Most respondents in Asia Pacific and Greater China anticipate their economies to beautify withinside the second 1/2 of of of 2022, aleven though not unusualplace optimism has declined for the purpose that the previous survey. Over the same period, respondents in Europe and North America have emerge as more pessimistic approximately the future.

At the same time, overall economic sentiment is more positive than negative but the downward trend continues. For the third quarter in a row, respondents are less likely to believe that economic conditions, global or domestic, will improve in the coming months — and the global outlook is particularly gloomy. Forty-three percent of respondents believe the global economy will improve over the next six months, compared to about 40 percent who feel things will get worse. This month's result also marks the first time since July 2020 that less than a majority of respondents are optimistic about the prospects for the global economy.

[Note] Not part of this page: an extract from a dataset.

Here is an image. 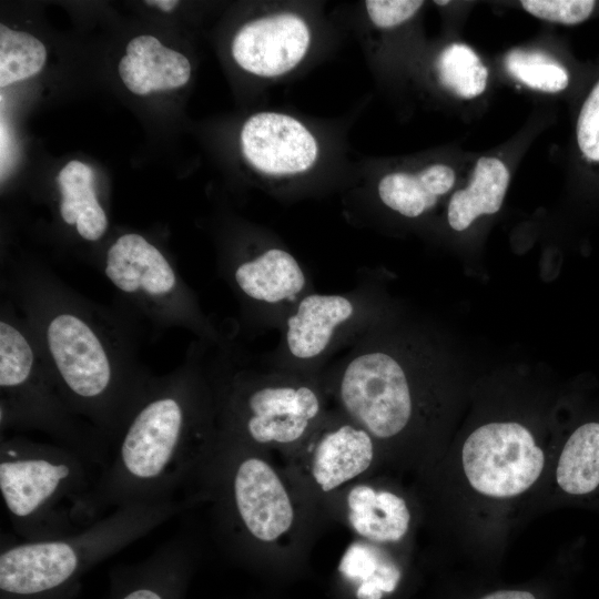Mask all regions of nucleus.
<instances>
[{"mask_svg":"<svg viewBox=\"0 0 599 599\" xmlns=\"http://www.w3.org/2000/svg\"><path fill=\"white\" fill-rule=\"evenodd\" d=\"M481 599H536L535 596L527 591L518 590H501L483 597Z\"/></svg>","mask_w":599,"mask_h":599,"instance_id":"28","label":"nucleus"},{"mask_svg":"<svg viewBox=\"0 0 599 599\" xmlns=\"http://www.w3.org/2000/svg\"><path fill=\"white\" fill-rule=\"evenodd\" d=\"M101 471L62 445L1 436V497L22 540L62 538L93 524L87 507Z\"/></svg>","mask_w":599,"mask_h":599,"instance_id":"5","label":"nucleus"},{"mask_svg":"<svg viewBox=\"0 0 599 599\" xmlns=\"http://www.w3.org/2000/svg\"><path fill=\"white\" fill-rule=\"evenodd\" d=\"M592 0H524L522 8L530 14L562 24H577L587 20L596 8Z\"/></svg>","mask_w":599,"mask_h":599,"instance_id":"25","label":"nucleus"},{"mask_svg":"<svg viewBox=\"0 0 599 599\" xmlns=\"http://www.w3.org/2000/svg\"><path fill=\"white\" fill-rule=\"evenodd\" d=\"M509 171L497 158H480L466 189L456 191L448 203L447 219L455 231H464L480 215L499 211L509 184Z\"/></svg>","mask_w":599,"mask_h":599,"instance_id":"18","label":"nucleus"},{"mask_svg":"<svg viewBox=\"0 0 599 599\" xmlns=\"http://www.w3.org/2000/svg\"><path fill=\"white\" fill-rule=\"evenodd\" d=\"M366 311L363 290L307 293L284 321L275 368L316 376L317 367L337 348L369 327Z\"/></svg>","mask_w":599,"mask_h":599,"instance_id":"8","label":"nucleus"},{"mask_svg":"<svg viewBox=\"0 0 599 599\" xmlns=\"http://www.w3.org/2000/svg\"><path fill=\"white\" fill-rule=\"evenodd\" d=\"M200 501L194 495L116 508L72 535L2 546L0 599H74L97 564Z\"/></svg>","mask_w":599,"mask_h":599,"instance_id":"3","label":"nucleus"},{"mask_svg":"<svg viewBox=\"0 0 599 599\" xmlns=\"http://www.w3.org/2000/svg\"><path fill=\"white\" fill-rule=\"evenodd\" d=\"M148 6H155L160 8L161 10L169 12L172 11L176 6L179 4V1L175 0H154V1H145Z\"/></svg>","mask_w":599,"mask_h":599,"instance_id":"29","label":"nucleus"},{"mask_svg":"<svg viewBox=\"0 0 599 599\" xmlns=\"http://www.w3.org/2000/svg\"><path fill=\"white\" fill-rule=\"evenodd\" d=\"M209 353L219 429L261 449L302 445L325 416L319 377L254 367L224 337Z\"/></svg>","mask_w":599,"mask_h":599,"instance_id":"4","label":"nucleus"},{"mask_svg":"<svg viewBox=\"0 0 599 599\" xmlns=\"http://www.w3.org/2000/svg\"><path fill=\"white\" fill-rule=\"evenodd\" d=\"M244 158L270 176H291L308 171L317 160L318 144L297 119L278 112H260L241 130Z\"/></svg>","mask_w":599,"mask_h":599,"instance_id":"11","label":"nucleus"},{"mask_svg":"<svg viewBox=\"0 0 599 599\" xmlns=\"http://www.w3.org/2000/svg\"><path fill=\"white\" fill-rule=\"evenodd\" d=\"M209 349L194 342L175 369L151 374L89 498L90 522L116 508L176 499L194 481L219 434Z\"/></svg>","mask_w":599,"mask_h":599,"instance_id":"2","label":"nucleus"},{"mask_svg":"<svg viewBox=\"0 0 599 599\" xmlns=\"http://www.w3.org/2000/svg\"><path fill=\"white\" fill-rule=\"evenodd\" d=\"M506 70L529 88L548 93L565 90L569 73L541 51L512 50L505 58Z\"/></svg>","mask_w":599,"mask_h":599,"instance_id":"24","label":"nucleus"},{"mask_svg":"<svg viewBox=\"0 0 599 599\" xmlns=\"http://www.w3.org/2000/svg\"><path fill=\"white\" fill-rule=\"evenodd\" d=\"M437 72L443 87L463 99H474L487 87V68L475 51L463 43H451L441 51Z\"/></svg>","mask_w":599,"mask_h":599,"instance_id":"22","label":"nucleus"},{"mask_svg":"<svg viewBox=\"0 0 599 599\" xmlns=\"http://www.w3.org/2000/svg\"><path fill=\"white\" fill-rule=\"evenodd\" d=\"M0 429L38 430L105 469L112 448L59 393L20 313L2 295L0 307Z\"/></svg>","mask_w":599,"mask_h":599,"instance_id":"6","label":"nucleus"},{"mask_svg":"<svg viewBox=\"0 0 599 599\" xmlns=\"http://www.w3.org/2000/svg\"><path fill=\"white\" fill-rule=\"evenodd\" d=\"M221 276L250 319L283 322L309 293L305 271L293 254L278 246L243 252L223 261Z\"/></svg>","mask_w":599,"mask_h":599,"instance_id":"10","label":"nucleus"},{"mask_svg":"<svg viewBox=\"0 0 599 599\" xmlns=\"http://www.w3.org/2000/svg\"><path fill=\"white\" fill-rule=\"evenodd\" d=\"M47 60L44 44L23 31L0 24V87L26 80L40 72Z\"/></svg>","mask_w":599,"mask_h":599,"instance_id":"23","label":"nucleus"},{"mask_svg":"<svg viewBox=\"0 0 599 599\" xmlns=\"http://www.w3.org/2000/svg\"><path fill=\"white\" fill-rule=\"evenodd\" d=\"M423 4V1L415 0H369L365 8L376 27L393 28L410 19Z\"/></svg>","mask_w":599,"mask_h":599,"instance_id":"27","label":"nucleus"},{"mask_svg":"<svg viewBox=\"0 0 599 599\" xmlns=\"http://www.w3.org/2000/svg\"><path fill=\"white\" fill-rule=\"evenodd\" d=\"M346 516L353 531L372 544L398 542L410 524V512L404 498L366 484L355 485L348 490Z\"/></svg>","mask_w":599,"mask_h":599,"instance_id":"16","label":"nucleus"},{"mask_svg":"<svg viewBox=\"0 0 599 599\" xmlns=\"http://www.w3.org/2000/svg\"><path fill=\"white\" fill-rule=\"evenodd\" d=\"M1 293L26 321L68 406L112 448L151 376L139 358L144 329L118 305L85 298L34 262L2 271Z\"/></svg>","mask_w":599,"mask_h":599,"instance_id":"1","label":"nucleus"},{"mask_svg":"<svg viewBox=\"0 0 599 599\" xmlns=\"http://www.w3.org/2000/svg\"><path fill=\"white\" fill-rule=\"evenodd\" d=\"M576 136L581 155L589 162L599 163V80L581 105Z\"/></svg>","mask_w":599,"mask_h":599,"instance_id":"26","label":"nucleus"},{"mask_svg":"<svg viewBox=\"0 0 599 599\" xmlns=\"http://www.w3.org/2000/svg\"><path fill=\"white\" fill-rule=\"evenodd\" d=\"M435 3H437L439 6H444V4L448 3V1H435Z\"/></svg>","mask_w":599,"mask_h":599,"instance_id":"30","label":"nucleus"},{"mask_svg":"<svg viewBox=\"0 0 599 599\" xmlns=\"http://www.w3.org/2000/svg\"><path fill=\"white\" fill-rule=\"evenodd\" d=\"M99 263L100 272L116 294L115 305L144 332L159 334L184 328L211 345L223 339L174 263L144 235L132 232L119 235Z\"/></svg>","mask_w":599,"mask_h":599,"instance_id":"7","label":"nucleus"},{"mask_svg":"<svg viewBox=\"0 0 599 599\" xmlns=\"http://www.w3.org/2000/svg\"><path fill=\"white\" fill-rule=\"evenodd\" d=\"M119 74L134 94L183 87L191 75V64L182 53L164 47L152 35H139L126 45L120 60Z\"/></svg>","mask_w":599,"mask_h":599,"instance_id":"15","label":"nucleus"},{"mask_svg":"<svg viewBox=\"0 0 599 599\" xmlns=\"http://www.w3.org/2000/svg\"><path fill=\"white\" fill-rule=\"evenodd\" d=\"M304 443H308V473L323 493H331L369 469L376 440L341 410L327 413Z\"/></svg>","mask_w":599,"mask_h":599,"instance_id":"12","label":"nucleus"},{"mask_svg":"<svg viewBox=\"0 0 599 599\" xmlns=\"http://www.w3.org/2000/svg\"><path fill=\"white\" fill-rule=\"evenodd\" d=\"M556 481L573 497L599 491V422L585 423L568 437L558 458Z\"/></svg>","mask_w":599,"mask_h":599,"instance_id":"20","label":"nucleus"},{"mask_svg":"<svg viewBox=\"0 0 599 599\" xmlns=\"http://www.w3.org/2000/svg\"><path fill=\"white\" fill-rule=\"evenodd\" d=\"M339 571L358 583V599H382L383 593L395 590L400 571L397 565L374 544L362 540L345 551Z\"/></svg>","mask_w":599,"mask_h":599,"instance_id":"21","label":"nucleus"},{"mask_svg":"<svg viewBox=\"0 0 599 599\" xmlns=\"http://www.w3.org/2000/svg\"><path fill=\"white\" fill-rule=\"evenodd\" d=\"M311 40V29L302 17L280 12L245 23L232 41V55L243 70L274 78L301 63Z\"/></svg>","mask_w":599,"mask_h":599,"instance_id":"13","label":"nucleus"},{"mask_svg":"<svg viewBox=\"0 0 599 599\" xmlns=\"http://www.w3.org/2000/svg\"><path fill=\"white\" fill-rule=\"evenodd\" d=\"M454 182L451 167L434 164L417 174L397 172L383 176L378 183V195L390 210L406 217H417L432 209Z\"/></svg>","mask_w":599,"mask_h":599,"instance_id":"19","label":"nucleus"},{"mask_svg":"<svg viewBox=\"0 0 599 599\" xmlns=\"http://www.w3.org/2000/svg\"><path fill=\"white\" fill-rule=\"evenodd\" d=\"M465 475L478 493L517 496L539 478L545 456L532 434L518 423H489L475 429L461 450Z\"/></svg>","mask_w":599,"mask_h":599,"instance_id":"9","label":"nucleus"},{"mask_svg":"<svg viewBox=\"0 0 599 599\" xmlns=\"http://www.w3.org/2000/svg\"><path fill=\"white\" fill-rule=\"evenodd\" d=\"M58 212L67 226L84 242L97 243L109 227V220L94 185L93 170L81 161L68 162L57 176Z\"/></svg>","mask_w":599,"mask_h":599,"instance_id":"17","label":"nucleus"},{"mask_svg":"<svg viewBox=\"0 0 599 599\" xmlns=\"http://www.w3.org/2000/svg\"><path fill=\"white\" fill-rule=\"evenodd\" d=\"M194 567V548L173 537L146 558L114 567L108 599H184Z\"/></svg>","mask_w":599,"mask_h":599,"instance_id":"14","label":"nucleus"}]
</instances>
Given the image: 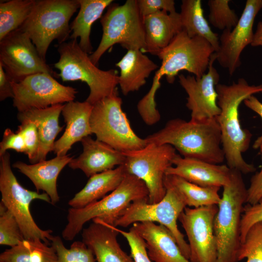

The majority of respondents (57 percent) expect both the global economy and their countries' economies to improve over the next six months, although this proportion has declined since the summer.

The shares of respondents predicting global and domestic economic improvement are roughly the same size as those who expected improvement in the December 2020 survey.

Respondents in India, Greater China, and Asia Pacific are the most optimistic: more than three-quarters in each of them predict improvement in their countries. In Latin America, only 26 percent say the same.

In a shift from the October survey, respondents again cited the COVID-19 pandemic as a threat to domestic growth more than any other factor, as has been the case in every other survey since early 2020.

In October, supply chain challenges briefly replaced the pandemic as the top threat, before the Omicron variant came out.


The latest survey also asked executives to choose among nine possible scenarios for the economic and health impacts of the pandemic, both globally and in respondents' countries. Compared to the October survey, a greater proportion chose global and domestic scenarios with a recurrence of the COVID-19 virus than scenarios with effective control of the spread of the virus.